Following years of excavation and research, a new species of Allosaurus has been announced in the open-access scientific journal PeerJ. Allosaurus jimmadseni was unveiled at the National History Museum of Utah as the geologically-oldest species of Allosaurus in the world. This species predates its more well-known “younger cousin” Allosaurus fragilis by at least 5 million years.
Roaming the flood plains of western North America during the Late Jurassic Period, the meat-eating Allosaurus jimmadseni was approximately 1,800 kilograms (4,000 pounds) and 8 to 9 meters (26-29 feet) long. In its ecosystem it was the most common and the top predator, due to its relatively long legs and tail, and long arms with three sharp claws.
The “Allosaurus” part of the name translates as “different reptile” whilst the latter part honors the late Utah State Paleontologist James Madsen Jr. who excavated and studied tens of thousands of Allosaurus bones.
Although this paper only recognizes two species of Allosaurus (fragilis and jimmadseni) found in North America, palaeontologists argue that there could be up to 12. Setting this species apart from other members of the two-legged carnivorous Allosaurus genus, who lived during the Jurassic and Cretaceous period, relies on an examination of its head.
“The skull of Allosaurus jimmadseni is more lightly built than its later relative Allosaurus fragilis, suggesting a different feeding behavior between the two,” explained co-lead author Mark Loewen, research associate at the Natural History Museum of Utah. Other unique features of the new species include a facial crest stretching down its short narrow skull from the horns in front of the eyes to the nose, as well as a flat surface under the eyes.
The first specimen of Allosaurus jimmadseni was discovered at one of the most fertile source of dinosaur fossils in North America, the Morrison Formation of Dinosaur National Monument. On July 15, 1990, George Engelmann of the University of Nebraska was carrying out a contracted palaeontological inventory at the site when he came across the headless skeleton. During the excavation of the site which followed, explosives had to be used to detach the 2,700-kilogram (5,952 pounds) skeleton block from the surrounding rock before a helicopter was used to fly it out.

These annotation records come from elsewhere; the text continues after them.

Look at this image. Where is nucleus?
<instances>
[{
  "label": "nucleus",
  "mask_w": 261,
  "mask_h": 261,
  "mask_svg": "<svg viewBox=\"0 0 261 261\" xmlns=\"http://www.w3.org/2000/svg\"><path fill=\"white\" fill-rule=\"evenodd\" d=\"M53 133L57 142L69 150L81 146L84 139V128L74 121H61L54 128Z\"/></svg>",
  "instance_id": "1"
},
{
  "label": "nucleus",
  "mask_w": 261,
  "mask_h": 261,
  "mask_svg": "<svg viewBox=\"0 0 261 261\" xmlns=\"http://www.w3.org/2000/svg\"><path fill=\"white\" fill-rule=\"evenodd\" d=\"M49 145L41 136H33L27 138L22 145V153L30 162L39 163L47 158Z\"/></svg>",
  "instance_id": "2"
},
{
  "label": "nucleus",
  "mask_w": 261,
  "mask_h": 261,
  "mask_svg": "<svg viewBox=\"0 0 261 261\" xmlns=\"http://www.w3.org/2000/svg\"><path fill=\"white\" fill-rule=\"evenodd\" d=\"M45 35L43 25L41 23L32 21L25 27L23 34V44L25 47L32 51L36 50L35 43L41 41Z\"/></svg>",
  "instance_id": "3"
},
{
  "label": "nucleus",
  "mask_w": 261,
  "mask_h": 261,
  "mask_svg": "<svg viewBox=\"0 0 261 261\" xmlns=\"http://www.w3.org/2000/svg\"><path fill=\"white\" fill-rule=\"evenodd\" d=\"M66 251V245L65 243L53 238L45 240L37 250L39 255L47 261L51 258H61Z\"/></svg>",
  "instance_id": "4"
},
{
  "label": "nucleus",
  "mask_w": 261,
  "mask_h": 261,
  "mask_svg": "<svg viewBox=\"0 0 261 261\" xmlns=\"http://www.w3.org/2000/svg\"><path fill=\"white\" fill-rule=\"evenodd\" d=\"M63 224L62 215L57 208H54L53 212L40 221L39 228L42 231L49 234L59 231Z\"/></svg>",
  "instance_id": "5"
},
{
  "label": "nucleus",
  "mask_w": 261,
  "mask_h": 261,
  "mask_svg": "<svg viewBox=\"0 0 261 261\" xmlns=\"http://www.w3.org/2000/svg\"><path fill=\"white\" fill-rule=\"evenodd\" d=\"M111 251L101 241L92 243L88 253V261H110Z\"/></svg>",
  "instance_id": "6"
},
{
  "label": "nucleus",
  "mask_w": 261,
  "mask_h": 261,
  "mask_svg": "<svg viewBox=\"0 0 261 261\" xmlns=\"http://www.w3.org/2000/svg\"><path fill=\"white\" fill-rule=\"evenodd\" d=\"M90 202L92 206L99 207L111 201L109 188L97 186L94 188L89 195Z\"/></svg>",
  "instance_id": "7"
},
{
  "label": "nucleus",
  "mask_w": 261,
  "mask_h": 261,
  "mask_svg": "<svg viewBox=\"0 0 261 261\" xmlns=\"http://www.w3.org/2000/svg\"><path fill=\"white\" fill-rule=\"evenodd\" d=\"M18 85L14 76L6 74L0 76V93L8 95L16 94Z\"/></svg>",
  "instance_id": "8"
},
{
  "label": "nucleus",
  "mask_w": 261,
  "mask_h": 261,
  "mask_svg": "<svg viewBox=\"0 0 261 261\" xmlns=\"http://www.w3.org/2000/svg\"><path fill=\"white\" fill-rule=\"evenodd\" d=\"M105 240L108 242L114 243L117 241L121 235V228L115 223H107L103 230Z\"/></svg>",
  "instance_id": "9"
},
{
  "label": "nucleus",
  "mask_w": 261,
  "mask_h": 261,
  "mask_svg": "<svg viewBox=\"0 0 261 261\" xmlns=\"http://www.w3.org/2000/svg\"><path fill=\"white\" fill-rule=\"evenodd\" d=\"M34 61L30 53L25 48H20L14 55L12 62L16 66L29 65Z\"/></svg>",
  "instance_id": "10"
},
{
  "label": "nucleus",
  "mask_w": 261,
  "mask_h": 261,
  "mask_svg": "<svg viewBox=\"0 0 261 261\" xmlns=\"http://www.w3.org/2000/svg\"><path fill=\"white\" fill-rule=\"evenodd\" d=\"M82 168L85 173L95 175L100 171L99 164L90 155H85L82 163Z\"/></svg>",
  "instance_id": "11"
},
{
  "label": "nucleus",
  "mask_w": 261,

The missing head of the dinosaur was reunited with its body six years later after Ramal Jones of the University of Utah used a Geiger counter to locate the radioactive skull. This study provides a complete description of every bone of the Allosaurus jimmadseni skull uncovered and a comparison to the skulls of other carnivorous dinosaurs.
"Recognizing a new species of dinosaur in rocks that have been intensely investigated for over 150 years is an outstanding experience of discovery,” said Daniel Chure, retired palaeontologist at Dinosaur National Monument and co-lead author of the study. “Many more exciting fossils await discovery in the Jurassic rocks of the American West."